Real-Time Detection of False Readings in Smart Grid AMI Using Deep and Ensemble Learning

In the advanced metering infrastructure, smart meters are deployed at the consumers' side to regularly transmit fine-grained electricity consumption readings to the system operator (SO) for billing and real-time load monitoring and energy management. However, fraudulent consumers may compromise their meters to launch electricity-theft cyberattacks by reporting low-consumption readings to reduce their bills. These false readings not only cause financial losses but also degrade the grid's performance because they are used for energy management and load estimate.

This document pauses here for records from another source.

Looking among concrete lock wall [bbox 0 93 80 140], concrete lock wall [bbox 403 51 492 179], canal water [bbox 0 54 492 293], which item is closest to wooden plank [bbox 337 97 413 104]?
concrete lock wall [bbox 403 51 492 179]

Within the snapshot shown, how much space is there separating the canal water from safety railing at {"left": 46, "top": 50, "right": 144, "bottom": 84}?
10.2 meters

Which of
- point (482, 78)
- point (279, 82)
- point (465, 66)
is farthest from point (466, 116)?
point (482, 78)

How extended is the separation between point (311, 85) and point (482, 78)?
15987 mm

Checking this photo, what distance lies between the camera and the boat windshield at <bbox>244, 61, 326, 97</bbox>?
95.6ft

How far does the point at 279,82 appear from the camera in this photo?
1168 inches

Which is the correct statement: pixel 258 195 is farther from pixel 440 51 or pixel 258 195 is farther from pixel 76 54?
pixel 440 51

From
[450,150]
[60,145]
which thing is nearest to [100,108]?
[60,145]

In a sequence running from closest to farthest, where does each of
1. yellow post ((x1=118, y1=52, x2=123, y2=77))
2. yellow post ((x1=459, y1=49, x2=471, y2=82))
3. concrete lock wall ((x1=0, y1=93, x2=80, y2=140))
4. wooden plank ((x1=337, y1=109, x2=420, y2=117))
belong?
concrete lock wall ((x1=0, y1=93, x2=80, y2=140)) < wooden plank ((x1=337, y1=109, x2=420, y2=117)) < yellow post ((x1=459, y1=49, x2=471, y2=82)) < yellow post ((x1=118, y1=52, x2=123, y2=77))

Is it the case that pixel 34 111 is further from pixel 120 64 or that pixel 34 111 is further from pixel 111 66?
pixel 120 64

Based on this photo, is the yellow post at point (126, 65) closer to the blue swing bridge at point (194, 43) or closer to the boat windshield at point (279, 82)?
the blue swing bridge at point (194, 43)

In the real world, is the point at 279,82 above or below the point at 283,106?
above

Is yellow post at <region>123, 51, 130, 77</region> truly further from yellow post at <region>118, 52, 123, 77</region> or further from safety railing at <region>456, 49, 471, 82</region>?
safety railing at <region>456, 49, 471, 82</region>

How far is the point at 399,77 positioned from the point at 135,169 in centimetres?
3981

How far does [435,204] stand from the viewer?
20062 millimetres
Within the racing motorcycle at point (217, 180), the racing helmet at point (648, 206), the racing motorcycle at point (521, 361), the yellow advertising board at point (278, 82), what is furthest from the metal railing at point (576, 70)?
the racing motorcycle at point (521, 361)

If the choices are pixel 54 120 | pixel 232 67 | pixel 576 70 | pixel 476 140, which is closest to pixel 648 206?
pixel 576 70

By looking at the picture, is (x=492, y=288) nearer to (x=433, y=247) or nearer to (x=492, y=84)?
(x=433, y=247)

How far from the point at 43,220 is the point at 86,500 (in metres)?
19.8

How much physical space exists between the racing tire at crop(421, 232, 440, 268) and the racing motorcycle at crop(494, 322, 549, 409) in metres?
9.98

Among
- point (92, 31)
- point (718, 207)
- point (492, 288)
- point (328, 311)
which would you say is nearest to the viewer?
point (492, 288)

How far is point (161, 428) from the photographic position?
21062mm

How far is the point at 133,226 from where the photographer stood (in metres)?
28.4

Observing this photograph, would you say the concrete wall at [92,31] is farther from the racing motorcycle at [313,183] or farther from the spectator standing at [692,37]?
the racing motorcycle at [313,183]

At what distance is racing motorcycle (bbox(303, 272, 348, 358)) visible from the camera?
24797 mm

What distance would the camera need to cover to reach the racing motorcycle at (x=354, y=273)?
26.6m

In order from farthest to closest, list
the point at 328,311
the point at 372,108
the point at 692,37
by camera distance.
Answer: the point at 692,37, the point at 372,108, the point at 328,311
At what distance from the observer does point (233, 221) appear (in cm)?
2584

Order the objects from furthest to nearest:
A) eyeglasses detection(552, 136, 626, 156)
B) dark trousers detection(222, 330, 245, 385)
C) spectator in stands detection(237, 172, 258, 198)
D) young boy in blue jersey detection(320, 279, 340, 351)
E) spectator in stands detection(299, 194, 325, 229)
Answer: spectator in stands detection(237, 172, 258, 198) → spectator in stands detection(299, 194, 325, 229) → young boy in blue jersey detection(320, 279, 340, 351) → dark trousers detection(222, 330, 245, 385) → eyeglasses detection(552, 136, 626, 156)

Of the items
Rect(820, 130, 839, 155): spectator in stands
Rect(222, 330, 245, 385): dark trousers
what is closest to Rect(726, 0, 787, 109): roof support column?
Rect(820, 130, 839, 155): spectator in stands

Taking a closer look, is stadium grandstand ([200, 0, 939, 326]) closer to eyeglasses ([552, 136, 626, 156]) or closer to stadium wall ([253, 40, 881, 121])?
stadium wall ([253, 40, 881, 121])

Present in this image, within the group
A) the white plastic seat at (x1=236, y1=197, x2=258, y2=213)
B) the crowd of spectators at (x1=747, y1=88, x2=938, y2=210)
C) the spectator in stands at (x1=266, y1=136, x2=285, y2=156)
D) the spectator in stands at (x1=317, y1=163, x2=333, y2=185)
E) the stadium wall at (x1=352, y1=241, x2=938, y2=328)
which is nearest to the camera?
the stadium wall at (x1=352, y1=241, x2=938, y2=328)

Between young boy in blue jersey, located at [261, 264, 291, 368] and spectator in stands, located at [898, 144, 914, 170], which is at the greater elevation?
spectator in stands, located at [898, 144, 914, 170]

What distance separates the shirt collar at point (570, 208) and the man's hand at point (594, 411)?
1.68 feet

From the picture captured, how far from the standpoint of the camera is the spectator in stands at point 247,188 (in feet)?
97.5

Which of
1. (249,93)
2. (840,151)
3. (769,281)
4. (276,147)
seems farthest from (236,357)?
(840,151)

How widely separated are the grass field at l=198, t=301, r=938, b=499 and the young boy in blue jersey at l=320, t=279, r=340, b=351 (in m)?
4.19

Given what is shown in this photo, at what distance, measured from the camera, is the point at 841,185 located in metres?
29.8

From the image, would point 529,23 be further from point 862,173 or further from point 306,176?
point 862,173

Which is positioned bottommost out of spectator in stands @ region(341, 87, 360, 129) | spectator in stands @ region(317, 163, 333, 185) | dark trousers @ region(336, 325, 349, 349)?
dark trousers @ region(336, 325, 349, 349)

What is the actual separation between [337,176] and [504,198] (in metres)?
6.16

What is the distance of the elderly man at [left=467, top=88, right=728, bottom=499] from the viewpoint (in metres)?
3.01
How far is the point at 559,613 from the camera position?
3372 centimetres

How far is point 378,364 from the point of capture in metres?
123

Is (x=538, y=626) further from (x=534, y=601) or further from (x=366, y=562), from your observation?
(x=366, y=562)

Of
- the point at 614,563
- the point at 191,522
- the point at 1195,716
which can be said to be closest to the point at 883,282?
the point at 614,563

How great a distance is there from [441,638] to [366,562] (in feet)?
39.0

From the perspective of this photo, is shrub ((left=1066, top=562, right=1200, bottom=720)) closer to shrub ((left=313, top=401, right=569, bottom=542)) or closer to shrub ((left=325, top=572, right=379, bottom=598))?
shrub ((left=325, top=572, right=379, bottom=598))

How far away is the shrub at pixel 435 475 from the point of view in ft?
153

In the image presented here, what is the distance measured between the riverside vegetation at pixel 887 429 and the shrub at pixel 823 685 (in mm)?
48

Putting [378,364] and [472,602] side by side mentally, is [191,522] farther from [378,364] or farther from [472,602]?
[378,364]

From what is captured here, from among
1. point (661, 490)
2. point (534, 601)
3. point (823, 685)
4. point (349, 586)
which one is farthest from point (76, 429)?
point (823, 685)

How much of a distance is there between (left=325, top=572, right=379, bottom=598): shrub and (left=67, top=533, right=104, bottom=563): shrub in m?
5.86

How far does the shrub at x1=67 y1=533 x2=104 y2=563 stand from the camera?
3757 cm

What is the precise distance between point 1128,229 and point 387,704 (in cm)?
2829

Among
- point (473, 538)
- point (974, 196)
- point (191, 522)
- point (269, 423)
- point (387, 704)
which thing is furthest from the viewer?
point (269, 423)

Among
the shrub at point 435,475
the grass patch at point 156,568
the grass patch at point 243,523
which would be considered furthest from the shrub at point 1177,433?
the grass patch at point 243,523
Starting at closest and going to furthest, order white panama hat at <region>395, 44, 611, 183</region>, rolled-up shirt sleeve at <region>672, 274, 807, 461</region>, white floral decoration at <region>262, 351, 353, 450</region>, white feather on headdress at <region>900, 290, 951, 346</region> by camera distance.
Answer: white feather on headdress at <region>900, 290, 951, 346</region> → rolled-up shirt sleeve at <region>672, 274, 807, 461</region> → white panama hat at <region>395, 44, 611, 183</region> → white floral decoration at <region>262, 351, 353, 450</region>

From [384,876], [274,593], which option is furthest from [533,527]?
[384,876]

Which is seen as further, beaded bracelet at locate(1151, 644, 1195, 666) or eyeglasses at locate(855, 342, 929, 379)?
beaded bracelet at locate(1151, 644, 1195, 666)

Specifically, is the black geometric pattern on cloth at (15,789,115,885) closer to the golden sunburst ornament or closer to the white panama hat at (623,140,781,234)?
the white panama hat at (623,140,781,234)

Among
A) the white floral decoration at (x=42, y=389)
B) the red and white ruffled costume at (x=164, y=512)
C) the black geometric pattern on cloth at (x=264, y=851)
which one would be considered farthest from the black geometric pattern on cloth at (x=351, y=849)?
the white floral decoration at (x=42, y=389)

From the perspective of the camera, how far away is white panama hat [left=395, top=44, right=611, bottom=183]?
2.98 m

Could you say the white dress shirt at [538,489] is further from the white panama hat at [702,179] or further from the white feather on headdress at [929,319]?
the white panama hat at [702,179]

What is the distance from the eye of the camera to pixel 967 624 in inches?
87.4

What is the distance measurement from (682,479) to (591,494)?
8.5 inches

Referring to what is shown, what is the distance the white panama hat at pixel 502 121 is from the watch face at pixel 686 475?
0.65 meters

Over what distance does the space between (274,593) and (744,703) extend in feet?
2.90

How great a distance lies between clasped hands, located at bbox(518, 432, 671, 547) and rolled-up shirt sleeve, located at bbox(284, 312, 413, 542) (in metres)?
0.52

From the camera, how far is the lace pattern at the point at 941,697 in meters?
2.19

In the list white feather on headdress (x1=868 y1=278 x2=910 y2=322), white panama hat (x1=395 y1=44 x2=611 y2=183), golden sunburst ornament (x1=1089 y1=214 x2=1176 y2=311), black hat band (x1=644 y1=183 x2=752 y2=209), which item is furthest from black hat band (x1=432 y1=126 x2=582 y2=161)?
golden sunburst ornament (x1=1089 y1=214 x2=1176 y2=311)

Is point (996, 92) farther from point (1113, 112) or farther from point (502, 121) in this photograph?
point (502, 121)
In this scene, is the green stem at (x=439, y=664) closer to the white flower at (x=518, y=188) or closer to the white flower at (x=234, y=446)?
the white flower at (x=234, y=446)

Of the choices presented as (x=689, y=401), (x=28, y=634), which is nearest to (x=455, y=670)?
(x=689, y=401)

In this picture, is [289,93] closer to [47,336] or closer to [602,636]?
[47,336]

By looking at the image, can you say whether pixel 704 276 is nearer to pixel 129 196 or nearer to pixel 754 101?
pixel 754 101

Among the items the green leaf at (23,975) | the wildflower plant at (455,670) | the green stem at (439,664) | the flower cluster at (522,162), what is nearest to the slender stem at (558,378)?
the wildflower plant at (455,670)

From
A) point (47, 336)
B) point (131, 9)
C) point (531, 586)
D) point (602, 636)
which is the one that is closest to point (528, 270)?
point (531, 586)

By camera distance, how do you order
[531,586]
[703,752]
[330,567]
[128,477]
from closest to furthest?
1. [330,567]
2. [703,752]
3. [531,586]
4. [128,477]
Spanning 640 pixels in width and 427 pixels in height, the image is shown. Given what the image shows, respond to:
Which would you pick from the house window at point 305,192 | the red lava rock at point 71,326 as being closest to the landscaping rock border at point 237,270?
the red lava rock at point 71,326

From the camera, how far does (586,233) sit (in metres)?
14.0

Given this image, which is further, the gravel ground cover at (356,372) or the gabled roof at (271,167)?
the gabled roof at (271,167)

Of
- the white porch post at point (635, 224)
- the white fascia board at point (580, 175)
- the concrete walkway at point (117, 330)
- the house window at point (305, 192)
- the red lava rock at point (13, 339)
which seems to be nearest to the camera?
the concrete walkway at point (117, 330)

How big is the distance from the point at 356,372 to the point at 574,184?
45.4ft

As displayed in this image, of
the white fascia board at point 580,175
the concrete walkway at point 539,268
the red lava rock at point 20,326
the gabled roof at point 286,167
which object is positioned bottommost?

The existing solutions in the literature focus only on securing the billing, so they are not designed to detect the attacks in real time, and thus the SO may use false readings for a long period of time in load monitoring and energy management until they are identified. In this paper, we propose a general ensemble-based deep-learning detector that enables the SO to detect false readings in real time. To do that, we first train several deep learning models on samples generated from a sliding window of the readings. Then, we use the best-performing model to train several models on different ratios of false readings and use them in our ensemble-based detector. Extensive experiments are conducted, and the results indicate that comparing to the literature, our detector can detect the false readings after sending a few false readings (around 15) comparing to the existing daily and weekly detection approaches that need 144 and 1,008 readings, respectively.